This was for safety reasons of course, and if I could see where he and his phone were at all times, I could relax knowing he arrived safely at all his destinations. I’m not alone in this thinking, as there are literally dozens of teen driving apps available in the app store. There’s everything from an app that will rat your kid out if they unlock their phone while driving, an app to tell you what speed they’re going and when/if they exceed the speed limit, apps that will read aloud any text you send your teen, and even driving logs that will archive every car trip your teen takes. You can even secretly install a GPS tracking device on their car if one doesn’t exist on it already.

So I eagerly uploaded a variety of safe teen driving and location tracking apps to both of our phones, and I sent him on his happy and heavily monitored way. This raising an independent teenager thing was going to be a piece of cake because he would be living under my constant surveillance. Thank you, software developers, for helping this anxious mom endure her son’s newfound freedom!

Two weeks later, I removed them all.

You see, in theory, these innovative GPS trackers and speed monitors are a great idea. We all want our kids to stay safe and drive safely, and as parents, we want to have the tools we need to ensure that happens. But eventually, those tools and apps start to manage us.

I ended up spending too many hours of my day watching a blinking pushpin slowly make its way across a map, and too many minutes checking, rechecking, refreshing, then checking again to see if my teen was where he said he was, and if the app agreed. In some warped effort to protect him and keep my sanity, I threw trust and faith out the window and metaphorically strapped a house arrest tracker on my own kid’s ankle.
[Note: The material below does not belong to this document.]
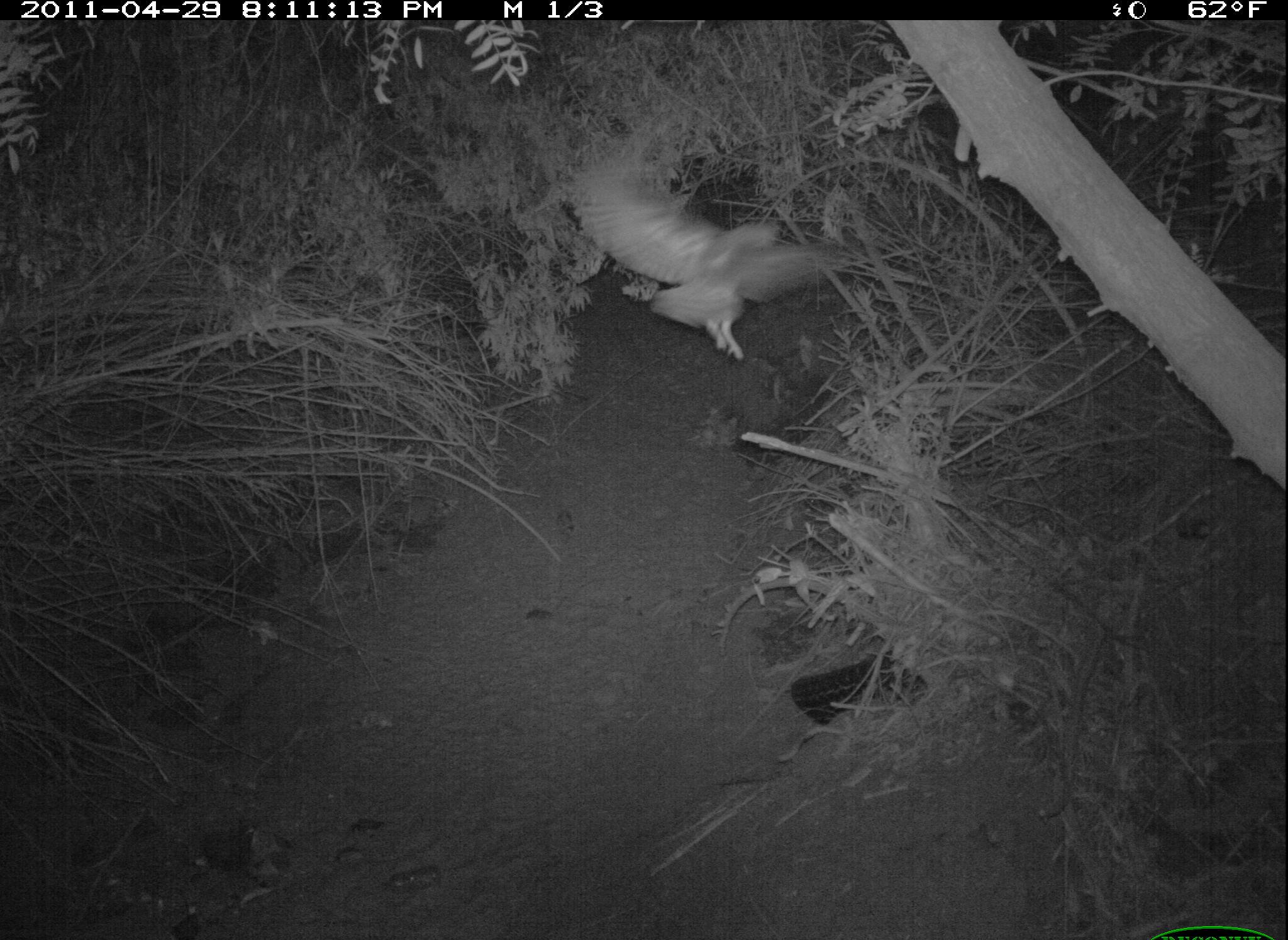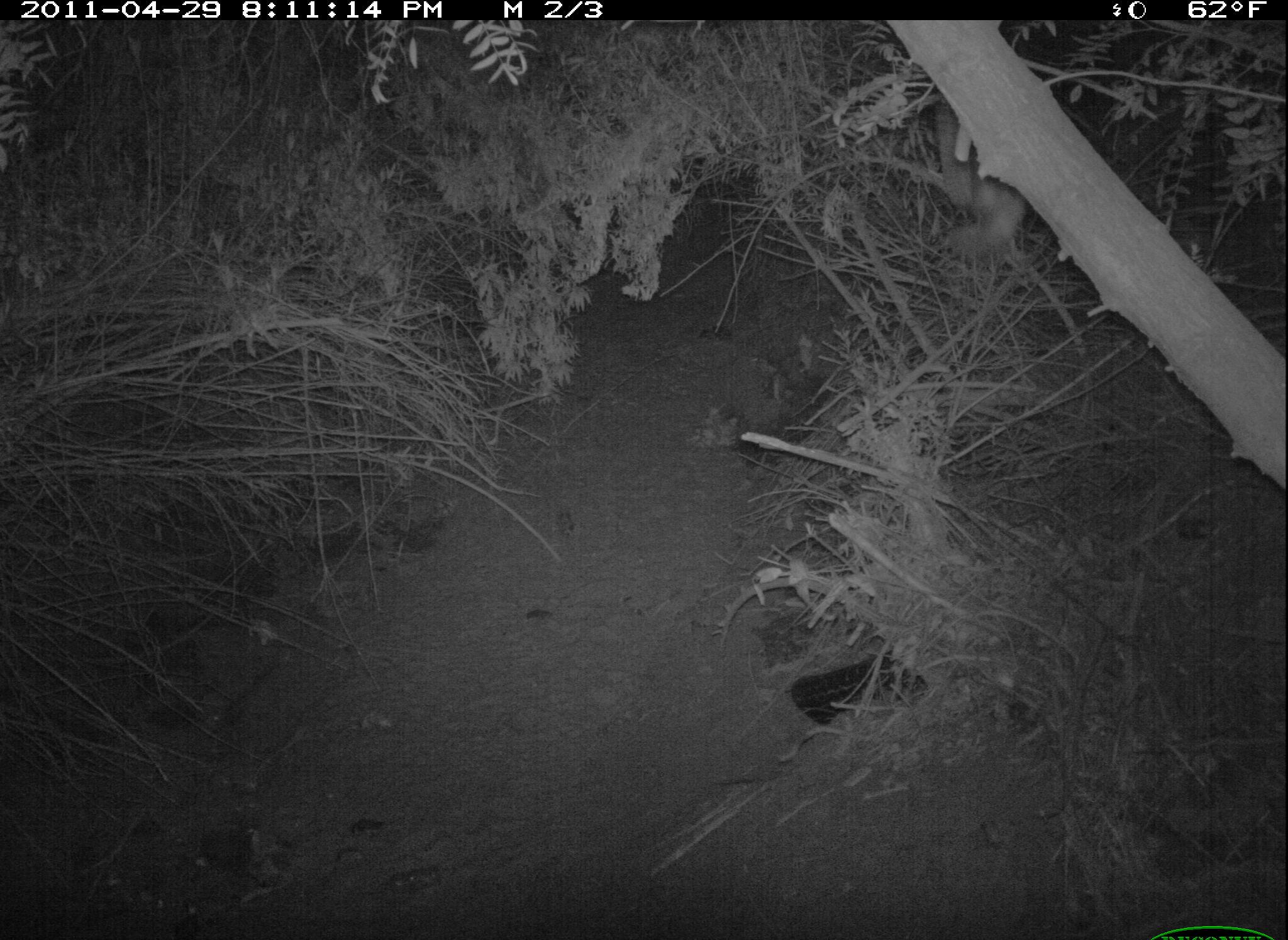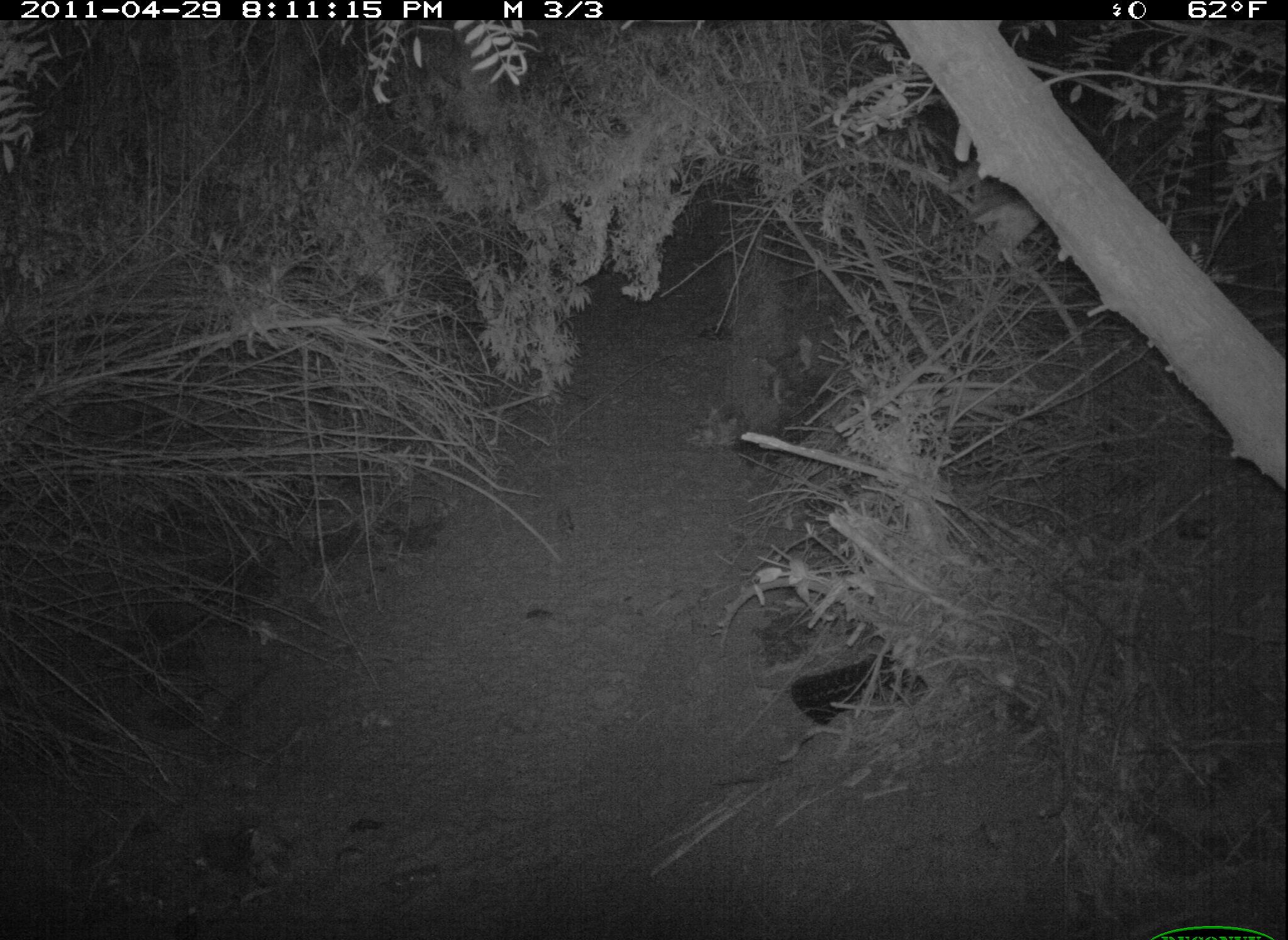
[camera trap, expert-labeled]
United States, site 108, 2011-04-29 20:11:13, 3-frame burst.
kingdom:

And he had done absolutely nothing wrong except to be luckily (or unluckily) born in a time that provides such technologies. We have them, so why not use them, right? Who wouldn’t want that peace of mind? At first, I wanted it, and then I just plain didn’t.

I told myself it was time to embrace my inner free-range parent and put a little (okay, a lot) of trust in my teenager, so I landed the GPS tracking helicopter cold turkey. It was one of the hardest decisions I’ve made as a parent of a teenager, considering practically every other parent I knew was still happily clinging to their phone apps, telling me exactly where their kid was at any given moment.
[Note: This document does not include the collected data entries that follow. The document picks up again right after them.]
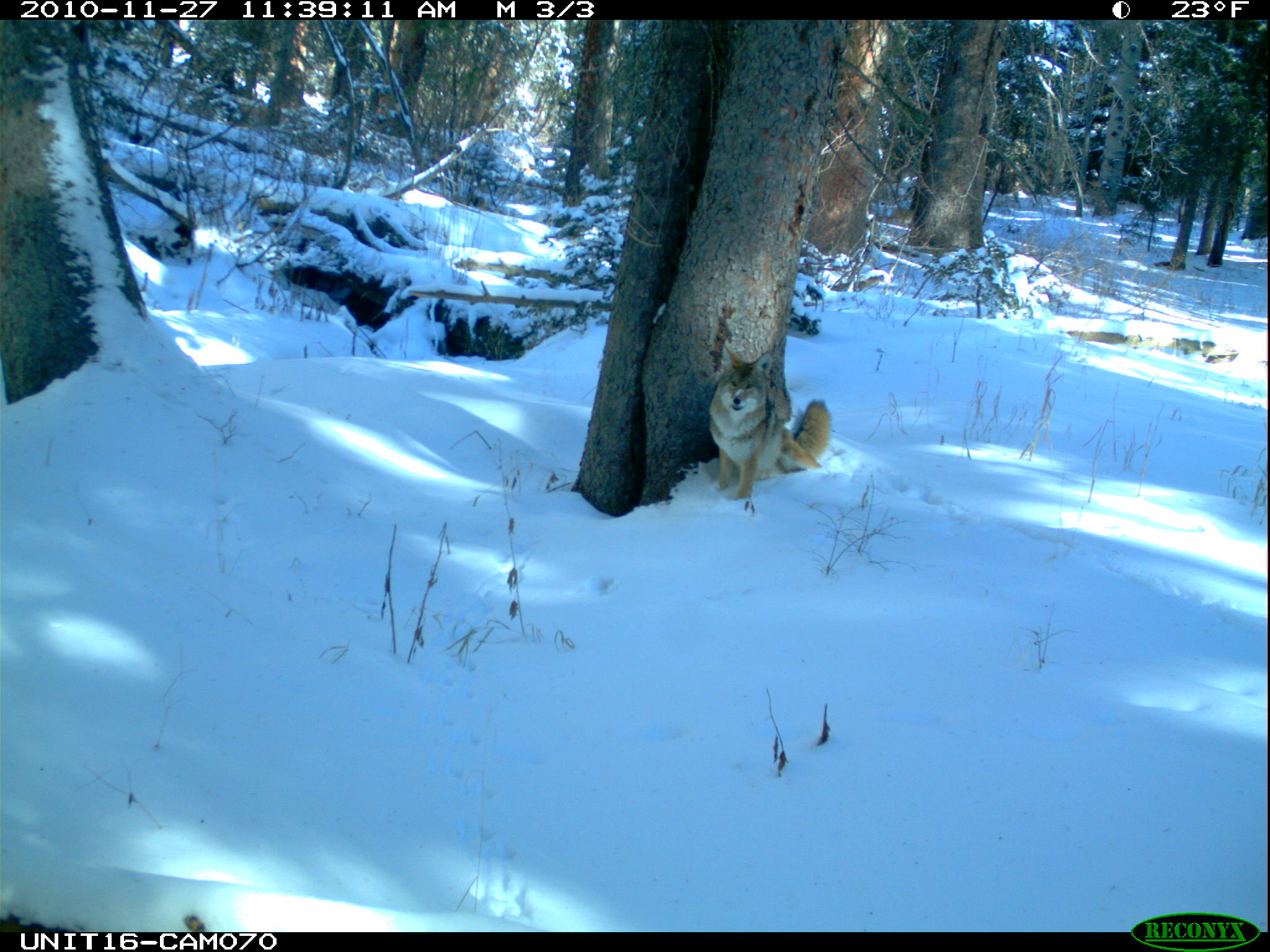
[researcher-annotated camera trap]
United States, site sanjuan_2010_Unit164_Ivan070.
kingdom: Animalia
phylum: Chordata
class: Mammalia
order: Carnivora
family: Canidae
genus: Canis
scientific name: Canis latrans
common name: coyote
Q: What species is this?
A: Canis latrans (coyote).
And then there was me, doing it the old-fashioned way, just faithfully waiting for my teenager to get home from practice without knowing what mile marker he was on. I was putting every ounce of trust I could muster into the hands of a 17-year-old male whose brain wasn’t even fully developed yet. But I know for me, it was the right thing to do. I needed to allow myself to begin to let him go, and this was how I was going to start doing it. I would trust my kid, not a tracker.

That same kid has since started college and moved four hours away, and although the temptation to fire up the tracker again was almost too hard to resist, I did resist it. I’m one of very few college moms I know who don’t know the exact campus whereabouts of their kid 24 hours a day and who have instead chosen to push that baby bird out of the nest and not track which nest they make their way into next.

It’s this curse of constant connection that has made his transition to college often difficult, simply because the ability to always be connected exists. I’m sure for some parents relying on that instant and constant connection is comforting, but for me, I had to swiftly cut the cord. I couldn’t see myself spending another four years watching a flashing circle on a map make its way from one keg party to the next, and I refused to be a hostage to his sketchy cellular service or an accidental dead phone battery that would only give me a full-blown panic attack, not peace of mind.

Every parent who has ever dropped off a kid at college, or sent them away to the armed forces, or moved them into their first apartment, will tell you the need to stay connected to them is so innately and deeply felt it’s practically magnetic. It’s natural to always want to know what they are doing and need to know where they are.

But at the same time, so is the need to let them grow apart from you, to let them figure out how to live, how to manage their own lives, how to fail and get back up again — all without their parents as an audience. Yes, I will always be there for my kids, and they will always have my unconditional support. But from now on, it’s gonna have to be from behind the scenes, not the front row tracking his every act.